Insects are currently enjoying a moment of mostly positive media attention, thanks to the remarkable mass emergence of periodical cicadas in parts of the Eastern United States. As a bug-lover, I’m delighted to see news stories and public reaction focusing on the remarkable life histories and adaptations of these insects, instead of on the “Ick!” factor, as usual.
Regrettably, Martha’s Vineyard is missing the party. As far as I know, the Island has no firm records for any of the seven species of periodical cicadas. Brood X, which involves members of three species and is so famously plentiful this year, does not occur in Eastern Massachusetts (though some off-cycle members of Brood XIV, which is mainly expected to emerge in 2025, have been reported from Cape Cod and Plymouth County). Meanwhile, the emergence of our several species of annual cicadas, which announce their presence with prolonged, incredibly loud buzzing calls mostly from tree canopies, is still weeks away.
If you’re feeling cicada-deprived, though, don’t despair. Other Hemiptera, related to cicadas and resembling them in many ways, are entering their summertime season of peak abundance and are growing increasingly easy to find.
I’m thinking mainly of the leafhoppers, which is an informal name for the family Cicadellidae. It’s a large family, with some 3,000 described species in North America and an estimated global diversity in excess of 100,000 species. Generally about a centimeter long, leafhoppers are far smaller and less impressive than cicadas, though they also have sound-producing organs (which, sadly, don’t usually make enough sound for clumsy human ears to listen in on).
Leafhoppers are shaped a lot like their larger cousins (that is, they’re built roughly like doorstops). Also like cicadas, they feed exclusively on the sap or juices of plants and are harmless to humans. (Leafhoppers, I’ve noticed, will occasionally give an exploratory chomp to your arm, just to see whether you’re edible. These bites sting momentarily but don’t itch and don’t leave a mark.)
In evolutionary terms, leafhoppers seem to be one of those cases in which a very effective basic design undergoes an explosion of subtle differentiation, resulting in a wealth of similar and closely related species occupying slightly different ecological niches. In many cases, it seems to be associated with particular plants that set leafhoppers apart from each other: It is possible to find nearly indistinguishable members of the same genus living in the same place at the same time but associating with different plant species. As you might expect, a lot remains to be learned about the elaborate ecology of this group.

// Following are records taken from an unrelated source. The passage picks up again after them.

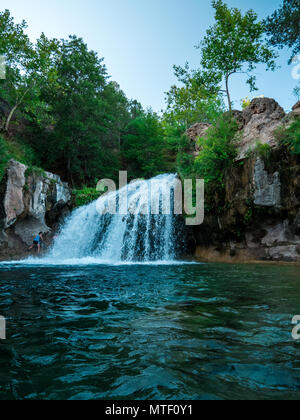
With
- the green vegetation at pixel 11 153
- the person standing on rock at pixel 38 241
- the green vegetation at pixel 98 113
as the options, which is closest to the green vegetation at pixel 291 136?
the green vegetation at pixel 98 113


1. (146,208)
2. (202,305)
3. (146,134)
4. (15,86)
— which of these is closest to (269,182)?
(146,208)

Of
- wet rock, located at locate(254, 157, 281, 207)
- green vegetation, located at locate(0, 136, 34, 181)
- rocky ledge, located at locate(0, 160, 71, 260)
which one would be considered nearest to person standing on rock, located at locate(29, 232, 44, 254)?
rocky ledge, located at locate(0, 160, 71, 260)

I’ve spent very little time working on leafhoppers, but so far my impression is that while these insects can be abundant on Martha’s Vineyard, we may not have very much actual diversity. A few species, that is, make up the vast bulk of the leafhoppers you encounter. I’m open to the idea, though, that what’s really deficient is my expertise not the diversity of these insects; as I learn more, I may find a lot more species.
One leafhopper currently plentiful in my Oak Bluffs yard proves to be an introduced species. Pagaronia minor (it has no common name) originated in Japan. In 2005, according to the species account on Bugguide.net, it was first detected in North American, specifically New York, presumably the result of unintentional transportation on plant material of some kind. By 2018, the species had made it to the Vineyard (that’s the year for the first Island record for the species in iNaturalist.org), and over the last two seasons, it has emerged as one of the most common leafhoppers in my yard. It seems safe to assume that, like its jump from Japan to New York, its progress from New York to the Vineyard occurred via human transport of plant material.

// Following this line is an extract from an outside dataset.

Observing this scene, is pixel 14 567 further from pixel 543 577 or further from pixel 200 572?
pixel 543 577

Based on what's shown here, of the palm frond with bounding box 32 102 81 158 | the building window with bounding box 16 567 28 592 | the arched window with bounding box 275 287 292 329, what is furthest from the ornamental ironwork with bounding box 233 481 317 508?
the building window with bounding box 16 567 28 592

A pale green leafhopper marked by three tiny black dots on its snout, Pagaronia may well settle in as a generally well-behaved member of our insect fauna. I haven’t noticed any decline in the numbers or diversity of other leafhoppers in our yard since Pagaronia showed up (though I haven’t been rigorous in keeping track of numbers). And I have yet to find Pagaronia in natural areas of the Island (again, though, I could easily be missing something).
Part of the picture may be that Pagaronia may have found a nemesis here in the form of a little robber fly, Dioctria hyalinipennis. Dioctria seems to prey heavily on leafhoppers. And Pagaronia, which is a slow and seemingly not very alert aerialist, makes a dandy target. The periods of adult activity of these species roughly coincide, and already this spring I’ve seen a couple of Pagaronia individuals in the clutches of this robber fly. It’s possible that this one predator alone makes a significant dent in the population of this introduced leafhopper.
In any case, it’s too bad we won’t see swarms of Brood X cicadas. But there are plenty of their relatives around to keep us entertained.